• [EXERCISE TASK]:
Write out every entry below word for word, leaving out the pictures.

Questions about scenes in images:
◆ ◆ ◆ ◆ ◆ ◆ ◆

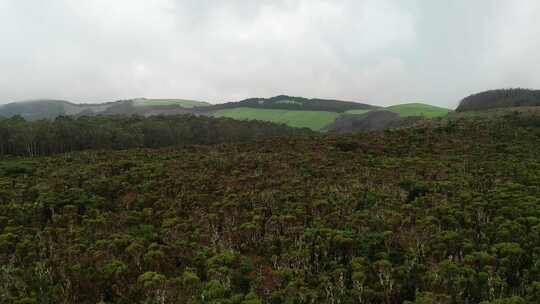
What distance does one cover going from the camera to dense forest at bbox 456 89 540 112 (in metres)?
159

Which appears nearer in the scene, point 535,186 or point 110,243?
point 110,243

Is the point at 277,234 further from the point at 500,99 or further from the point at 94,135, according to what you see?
the point at 500,99

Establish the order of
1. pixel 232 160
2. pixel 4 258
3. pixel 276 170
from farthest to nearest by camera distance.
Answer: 1. pixel 232 160
2. pixel 276 170
3. pixel 4 258

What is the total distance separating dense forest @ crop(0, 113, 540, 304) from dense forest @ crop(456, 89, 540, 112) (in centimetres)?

◆ ◆ ◆ ◆ ◆ ◆ ◆

• [OUTPUT FOR THIS EXERCISE]:
What distance does one cover going from the camera to dense forest at bbox 456 89 540 112 (in metres)?
159

Which appears nearer in the scene, point 535,186 or point 110,243?
point 110,243

Is the point at 277,234 further from the point at 500,99 or further from the point at 94,135, according to what you see?
the point at 500,99

Establish the order of
1. pixel 232 160
2. pixel 4 258
3. pixel 276 170
from farthest to nearest by camera distance.
Answer: 1. pixel 232 160
2. pixel 276 170
3. pixel 4 258

What is the total distance separating dense forest @ crop(0, 113, 540, 304) from dense forest @ crop(456, 89, 540, 112) (in centimetres)?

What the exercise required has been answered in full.